Deshon James (2019)
The Arkansas Repertory Theater, ArtWorks: 40 under 40 Exhibition
On view alongside the production of “Native Gardens,” April 16 – May 5, 2019
For the opening of ArtWorks: 40 under 40, which highlighted artists from Arkansas, I orchestrated a performance by Deshaun Jones of the character Deshon James from my comic series “Camaro Jr,” alongside a photograph of Jones as James, photographed by Cary Jenkins, staff photographer for the Arkansas Democrat Gazette. As a character in Camaro Jr, Deshon James’ origin was inspired by a typographical error in a May 24, 2015 Arkansas Democrat Gazette feature on the Little Rock Film Festival that pictured Deshaun Jones and other attendees photographed by Cary Jenkins, with Jones’ name misspelled in the photo’s caption. Deshon James then made his first appearance as a comic character in the short-lived Arkansas Times series, Camaro Jr, on October 16, 2016.

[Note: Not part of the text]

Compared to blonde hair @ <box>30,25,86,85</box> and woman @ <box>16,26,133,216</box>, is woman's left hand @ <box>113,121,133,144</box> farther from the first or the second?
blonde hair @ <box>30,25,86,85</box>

In orchestrating a performance where the performer essentially plays himself, or performs in cosplay as himself, to adapt a typical comic convention term where a person dresses as a character from a film, book, or video game, I hoped to design a work that wold respond to the theatrical context of the exhibition while expanding on my previous work with narrative comics, and provide a theoretical framework for understanding art as performance in general. This framework is represented by the headshot taken by Cary Jenkins. By hiring Jenkins to reshoot Deshaun Jones, I elicit her previous photograph of Jones and her typographical error, while highlighting the positive potential of her error as my inspiration. It’s worth mentioning that Jones was never offended by the misspelling of his name in the first place, and that it was his attitude, along with the misspelling as alter ego idea, that would later inspire the character’s defining readiness and grit.
As a performance, the work was is minimal and confuses the relationship between actor and self, and performer and viewer. James’ performance is essentially to be present and includes walking, talking, drinking, and other typical behaviors at exhibition openings. His mere presence suggests that all social activity is a performance, and whereas actors perform on stage, artists also perform when presenting their work. By performing alongside his headshot which includes the caption “Deshon James,” Jones asserts his own split-persona, and like an actor in audition, demands recognition for this ability to change character.
In the larger context, Jones’ performance draws a direct connection with the art exhibition and the theater’s coinciding production. Yet Jones’ performance is so imperceptible that one could almost miss it. In this sense, the performance is as helpful as it is problematic. By lodging itself between the visual and theatrical modes of art, it becomes a sticking point, an error, a typo.